Questions about scenes in images
--- begin ---

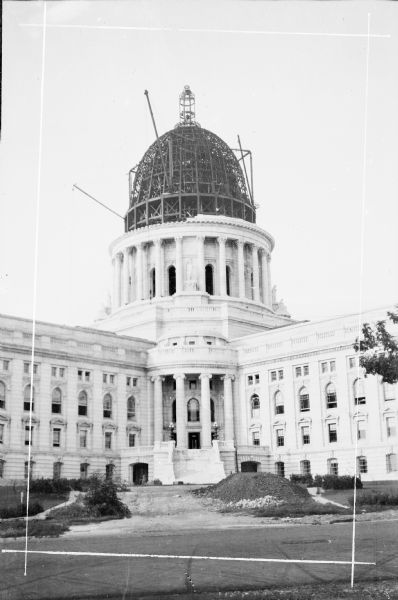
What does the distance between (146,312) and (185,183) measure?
21.3 meters

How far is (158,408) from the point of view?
293ft

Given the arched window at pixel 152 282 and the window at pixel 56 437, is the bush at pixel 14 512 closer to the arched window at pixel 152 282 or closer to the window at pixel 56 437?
the window at pixel 56 437

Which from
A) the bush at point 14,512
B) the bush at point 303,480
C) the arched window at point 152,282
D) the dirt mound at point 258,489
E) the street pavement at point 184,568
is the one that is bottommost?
the street pavement at point 184,568

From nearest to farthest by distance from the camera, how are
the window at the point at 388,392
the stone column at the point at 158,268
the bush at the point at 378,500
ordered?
1. the bush at the point at 378,500
2. the window at the point at 388,392
3. the stone column at the point at 158,268

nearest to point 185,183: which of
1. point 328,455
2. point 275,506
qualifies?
point 328,455

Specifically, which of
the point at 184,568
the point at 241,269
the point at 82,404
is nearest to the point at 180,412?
the point at 82,404

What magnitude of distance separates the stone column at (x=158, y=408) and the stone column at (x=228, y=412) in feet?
24.0

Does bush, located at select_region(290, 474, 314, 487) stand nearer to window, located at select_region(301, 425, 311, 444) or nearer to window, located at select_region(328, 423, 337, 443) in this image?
window, located at select_region(328, 423, 337, 443)

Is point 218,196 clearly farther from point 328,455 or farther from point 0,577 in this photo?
point 0,577

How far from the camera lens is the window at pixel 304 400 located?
84750 mm

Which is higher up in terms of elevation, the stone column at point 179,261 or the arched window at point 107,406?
the stone column at point 179,261

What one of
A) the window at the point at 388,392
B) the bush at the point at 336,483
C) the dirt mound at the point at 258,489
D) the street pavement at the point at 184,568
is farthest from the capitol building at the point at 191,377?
the street pavement at the point at 184,568

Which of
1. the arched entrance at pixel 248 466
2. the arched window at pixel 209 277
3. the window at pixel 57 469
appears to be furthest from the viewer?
A: the arched window at pixel 209 277

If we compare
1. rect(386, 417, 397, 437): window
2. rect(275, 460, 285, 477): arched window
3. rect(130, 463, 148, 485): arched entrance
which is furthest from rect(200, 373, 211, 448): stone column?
rect(386, 417, 397, 437): window
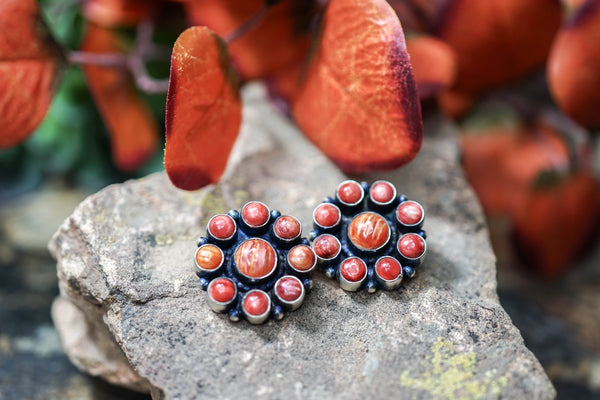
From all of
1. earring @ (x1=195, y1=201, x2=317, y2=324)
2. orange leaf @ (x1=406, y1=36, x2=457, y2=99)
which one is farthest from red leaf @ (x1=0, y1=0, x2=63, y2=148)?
orange leaf @ (x1=406, y1=36, x2=457, y2=99)

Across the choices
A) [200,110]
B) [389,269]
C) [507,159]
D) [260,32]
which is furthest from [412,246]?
[507,159]

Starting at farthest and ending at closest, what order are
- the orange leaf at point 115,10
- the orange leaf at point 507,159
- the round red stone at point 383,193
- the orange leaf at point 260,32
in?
the orange leaf at point 507,159
the orange leaf at point 115,10
the orange leaf at point 260,32
the round red stone at point 383,193

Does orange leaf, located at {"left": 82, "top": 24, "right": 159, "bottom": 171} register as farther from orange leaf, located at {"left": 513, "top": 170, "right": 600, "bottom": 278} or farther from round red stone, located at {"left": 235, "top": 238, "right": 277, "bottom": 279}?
orange leaf, located at {"left": 513, "top": 170, "right": 600, "bottom": 278}

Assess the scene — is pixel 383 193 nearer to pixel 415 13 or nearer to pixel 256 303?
pixel 256 303

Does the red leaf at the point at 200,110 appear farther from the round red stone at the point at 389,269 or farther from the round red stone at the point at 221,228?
the round red stone at the point at 389,269

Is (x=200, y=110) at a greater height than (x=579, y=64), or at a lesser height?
greater

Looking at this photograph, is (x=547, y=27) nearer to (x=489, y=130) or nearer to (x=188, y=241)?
(x=489, y=130)

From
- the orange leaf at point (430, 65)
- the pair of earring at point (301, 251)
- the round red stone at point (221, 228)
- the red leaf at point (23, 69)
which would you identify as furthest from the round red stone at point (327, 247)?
the red leaf at point (23, 69)
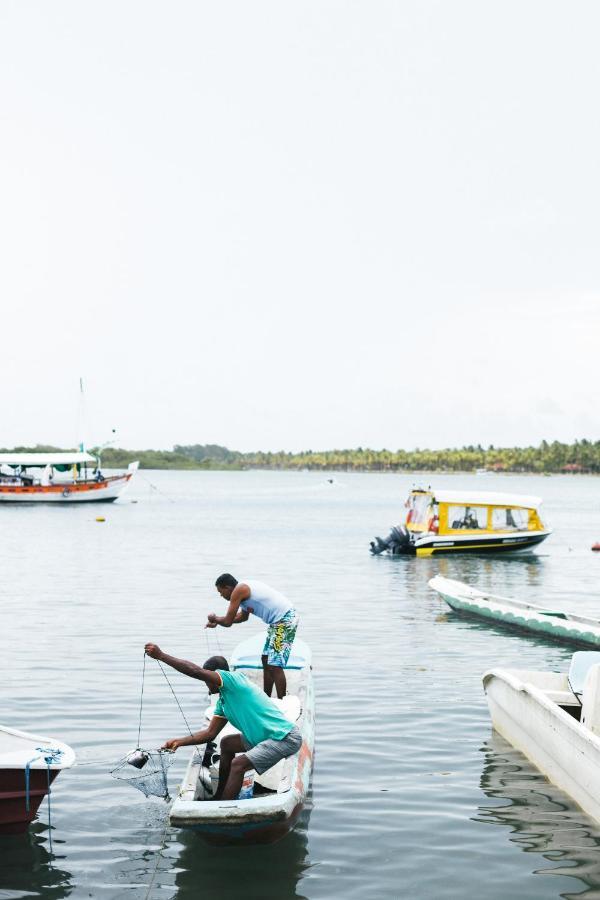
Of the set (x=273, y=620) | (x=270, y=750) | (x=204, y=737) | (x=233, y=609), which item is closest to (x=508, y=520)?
(x=273, y=620)

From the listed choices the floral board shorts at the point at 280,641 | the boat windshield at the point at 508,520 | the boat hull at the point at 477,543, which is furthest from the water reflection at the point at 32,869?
the boat windshield at the point at 508,520

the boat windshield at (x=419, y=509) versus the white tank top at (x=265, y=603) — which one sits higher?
the white tank top at (x=265, y=603)

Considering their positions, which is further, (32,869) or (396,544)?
(396,544)

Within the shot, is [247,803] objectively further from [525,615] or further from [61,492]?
[61,492]

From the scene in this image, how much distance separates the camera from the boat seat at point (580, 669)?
43.1ft

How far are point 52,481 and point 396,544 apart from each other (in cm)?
5534

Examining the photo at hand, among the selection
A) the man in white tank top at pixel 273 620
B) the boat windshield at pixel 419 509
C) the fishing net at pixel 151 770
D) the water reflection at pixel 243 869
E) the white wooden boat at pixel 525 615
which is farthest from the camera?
the boat windshield at pixel 419 509

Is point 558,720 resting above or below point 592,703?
below

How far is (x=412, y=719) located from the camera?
15.4m

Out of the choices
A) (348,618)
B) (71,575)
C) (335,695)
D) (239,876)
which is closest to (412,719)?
(335,695)

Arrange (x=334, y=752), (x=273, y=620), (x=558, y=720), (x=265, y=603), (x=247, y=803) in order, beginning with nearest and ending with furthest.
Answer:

--- end ---

# [Directions for this task]
Without including any pictures, reproduce the listing exactly.

# [Problem solution]
What does the distance between (146,312) and (185,183) measure?
21.3 meters

How far is (158,408) from the point of view?
293ft

Given the arched window at pixel 152 282 and the window at pixel 56 437, is the bush at pixel 14 512 closer to the arched window at pixel 152 282 or closer to the window at pixel 56 437?
the window at pixel 56 437

Which from
A) the bush at point 14,512
B) the bush at point 303,480
C) the arched window at point 152,282
D) the dirt mound at point 258,489
E) the street pavement at point 184,568
is the one that is bottommost?
the street pavement at point 184,568

From nearest to farthest by distance from the camera, how are
the window at the point at 388,392
the stone column at the point at 158,268
the bush at the point at 378,500
ordered?
1. the bush at the point at 378,500
2. the window at the point at 388,392
3. the stone column at the point at 158,268

nearest to point 185,183: which of
1. point 328,455
2. point 275,506
qualifies?
point 328,455

Specifically, which of
the point at 184,568
the point at 241,269
the point at 82,404
is nearest to the point at 180,412?
the point at 82,404

What magnitude of distance separates the stone column at (x=158, y=408) and the stone column at (x=228, y=412) in feet?
24.0

Does bush, located at select_region(290, 474, 314, 487) stand nearer to window, located at select_region(301, 425, 311, 444) or nearer to window, located at select_region(328, 423, 337, 443) in this image?
window, located at select_region(328, 423, 337, 443)

Is point 218,196 clearly farther from point 328,455 or farther from point 0,577 in this photo?
point 0,577

How far from the camera lens is the window at pixel 304 400 located?
84750 mm

Which is higher up in terms of elevation, the stone column at point 179,261 or the arched window at point 107,406?
the stone column at point 179,261

What one of
A) the window at the point at 388,392
B) the bush at the point at 336,483
C) the dirt mound at the point at 258,489
D) the street pavement at the point at 184,568
is farthest from the capitol building at the point at 191,377?
the street pavement at the point at 184,568

Which of
1. the arched entrance at pixel 248 466
2. the arched window at pixel 209 277
3. the window at pixel 57 469
appears to be furthest from the viewer?
A: the arched window at pixel 209 277

If we compare
1. rect(386, 417, 397, 437): window
2. rect(275, 460, 285, 477): arched window
3. rect(130, 463, 148, 485): arched entrance
which is furthest from rect(200, 373, 211, 448): stone column?
rect(386, 417, 397, 437): window
From all of
1. earring @ (x1=195, y1=201, x2=317, y2=324)
2. orange leaf @ (x1=406, y1=36, x2=457, y2=99)
which one is farthest from red leaf @ (x1=0, y1=0, x2=63, y2=148)?
orange leaf @ (x1=406, y1=36, x2=457, y2=99)

Across the choices
A) [200,110]
B) [389,269]
C) [507,159]
D) [260,32]
which is furthest from [412,246]?
[507,159]

Starting at farthest and ending at closest, what order are
- the orange leaf at point 115,10
- the orange leaf at point 507,159
- the round red stone at point 383,193
- the orange leaf at point 260,32
in?
the orange leaf at point 507,159
the orange leaf at point 115,10
the orange leaf at point 260,32
the round red stone at point 383,193

Does orange leaf, located at {"left": 82, "top": 24, "right": 159, "bottom": 171} register as farther from orange leaf, located at {"left": 513, "top": 170, "right": 600, "bottom": 278} or farther from round red stone, located at {"left": 235, "top": 238, "right": 277, "bottom": 279}?
orange leaf, located at {"left": 513, "top": 170, "right": 600, "bottom": 278}

Assess the scene — is pixel 383 193 nearer to pixel 415 13 or nearer to pixel 256 303?
pixel 256 303

Does the red leaf at the point at 200,110 appear farther from the round red stone at the point at 389,269 or farther from the round red stone at the point at 221,228?
the round red stone at the point at 389,269

Is (x=200, y=110) at a greater height than (x=579, y=64), or at a lesser height?
greater

Looking at this photograph, is (x=547, y=27) nearer to (x=489, y=130) or nearer to (x=188, y=241)?
(x=489, y=130)

From
- the orange leaf at point (430, 65)
- the pair of earring at point (301, 251)
- the round red stone at point (221, 228)
- the red leaf at point (23, 69)
which would you identify as furthest from the round red stone at point (327, 247)?
the red leaf at point (23, 69)
Of the set (x=273, y=620) | (x=270, y=750) | (x=204, y=737) | (x=233, y=609), which item is closest to (x=508, y=520)?
(x=273, y=620)

From the listed choices the floral board shorts at the point at 280,641 | the boat windshield at the point at 508,520 | the boat hull at the point at 477,543, which is furthest from the water reflection at the point at 32,869?
the boat windshield at the point at 508,520

the boat windshield at (x=419, y=509) versus the white tank top at (x=265, y=603) — which one sits higher?
the white tank top at (x=265, y=603)

Considering their positions, which is further, (32,869) or (396,544)?
(396,544)

Within the shot, is [247,803] objectively further from [525,615] or further from [61,492]?
[61,492]

From the scene in this image, how much distance separates the camera from the boat seat at point (580, 669)?
43.1ft

How far are point 52,481 and point 396,544 apart from each other (in cm)?
5534

Examining the photo at hand, among the selection
A) the man in white tank top at pixel 273 620
B) the boat windshield at pixel 419 509
C) the fishing net at pixel 151 770
D) the water reflection at pixel 243 869
E) the white wooden boat at pixel 525 615
which is farthest from the camera?
the boat windshield at pixel 419 509

Is point 558,720 resting above or below point 592,703?
below

How far is (x=412, y=719) located from the camera?
15.4m

Out of the choices
A) (348,618)
B) (71,575)
C) (335,695)
D) (239,876)
which is closest to (412,719)?
(335,695)

Arrange (x=334, y=752), (x=273, y=620), (x=558, y=720), (x=265, y=603), (x=247, y=803) in order, beginning with nearest and ending with furthest.
Answer:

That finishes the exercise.